Exact copy, no pictures: output all the records that follow.
---------------
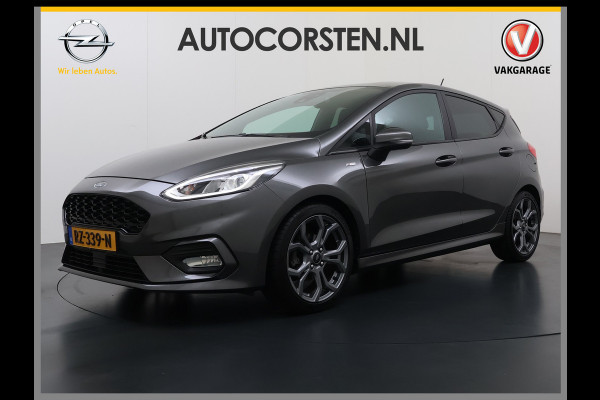Ford Fiesta 1.0T ST-Line 5Drs Navi Ecc Apple Carplay Android Auto Cruise Control Pdc DAB Lmv Privacy Glas Isofix Voorruitverwarming Lane Assist Led
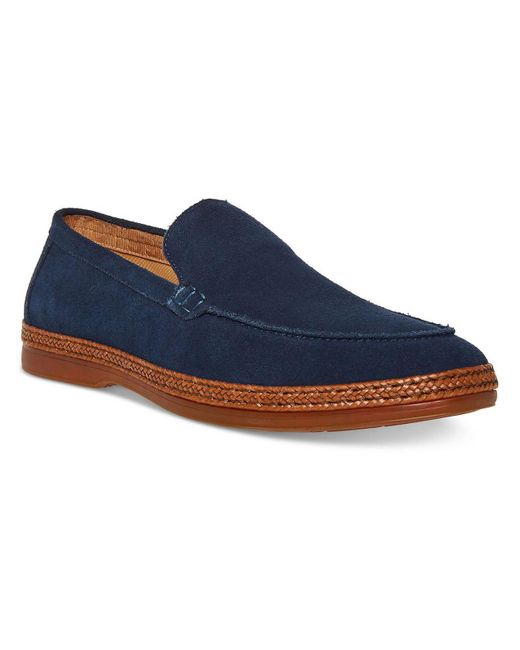 Steve Madden Blue Suede Lifestyle Loafers for men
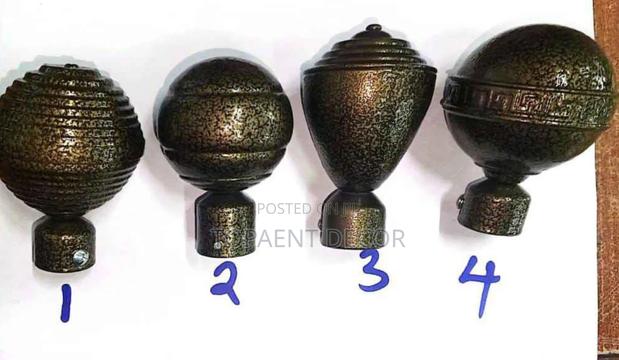 Different Designs Powder Coated Rod End Flowers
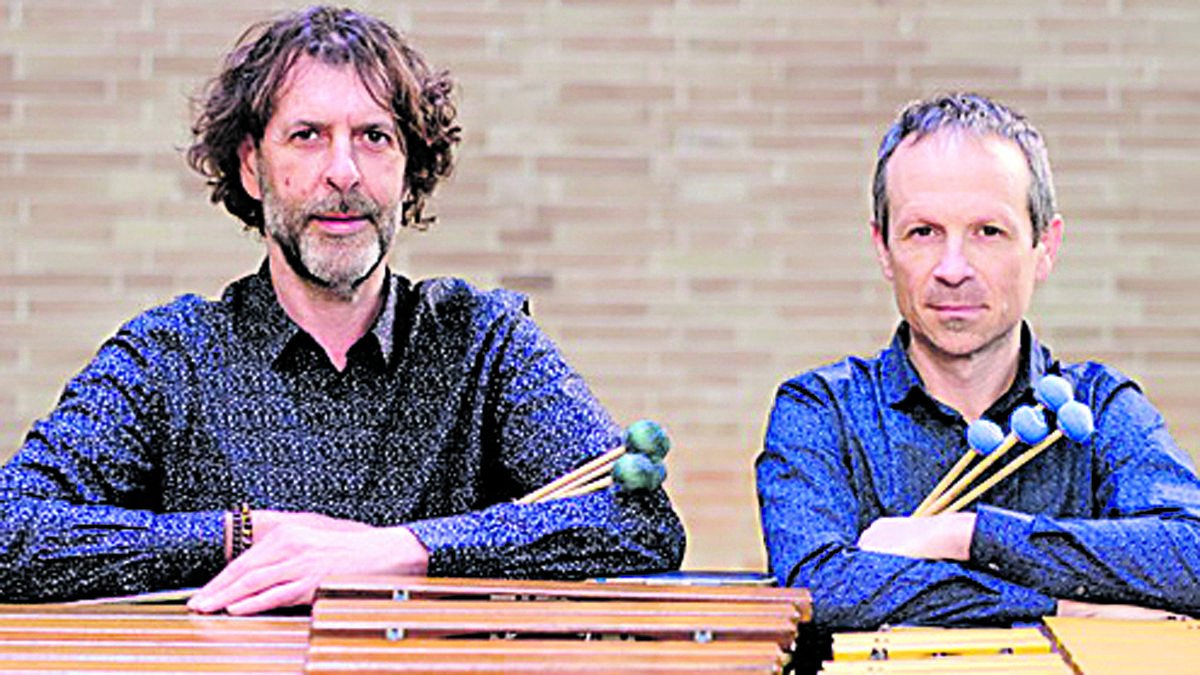 Los integrantes de Qduo percusión. | L.N.C.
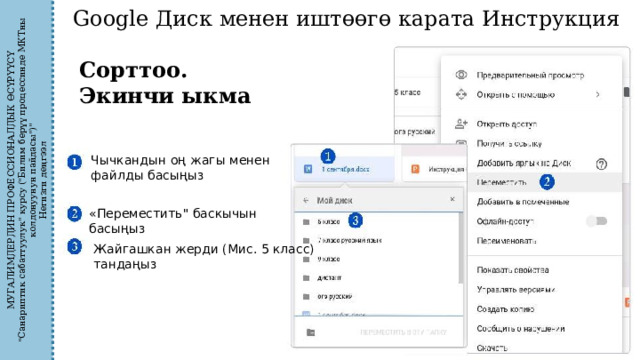 МУГАЛИМДЕРДИН ПРОФЕССИОНАЛДЫК ӨСҮРҮҮСҮ 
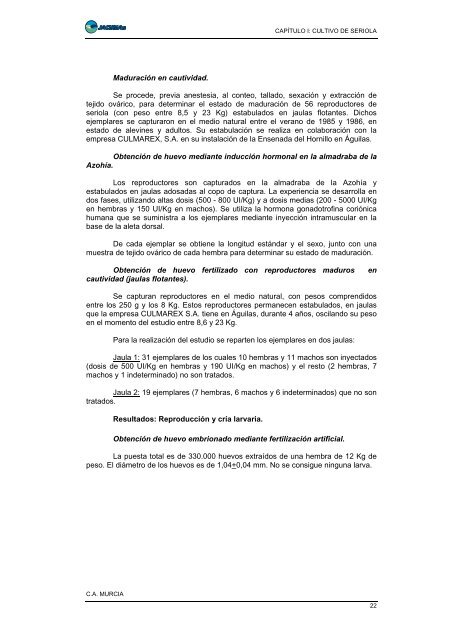 Documento completo, 577 páginas. - Ministerio de Agricultura ...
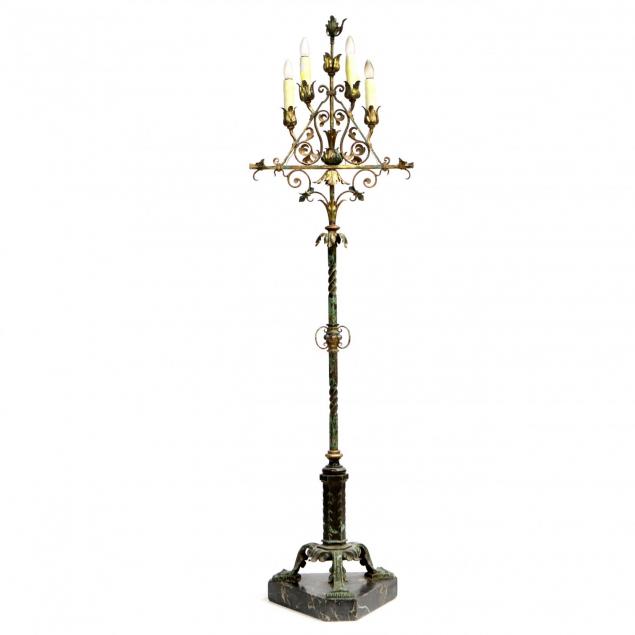 vintage-spanish-iron-and-marble-torchiere-lamp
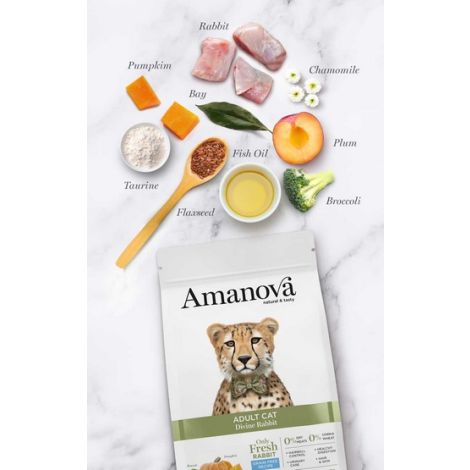 Amanova Cat Adult Divine Rabbit - królik 6kg - 2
---------------
■ Result of this exercise ■
Ford Fiesta 1.0T ST-Line 5Drs Navi Ecc Apple Carplay Android Auto Cruise Control Pdc DAB Lmv Privacy Glas Isofix Voorruitverwarming Lane Assist Led
 Steve Madden Blue Suede Lifestyle Loafers for men
 Different Designs Powder Coated Rod End Flowers
 Los integrantes de Qduo percusión. | L.N.C.
 МУГАЛИМДЕРДИН ПРОФЕССИОНАЛДЫК ӨСҮРҮҮСҮ 
 Documento completo, 577 páginas. - Ministerio de Agricultura ...
 vintage-spanish-iron-and-marble-torchiere-lamp
 Amanova Cat Adult Divine Rabbit - królik 6kg - 2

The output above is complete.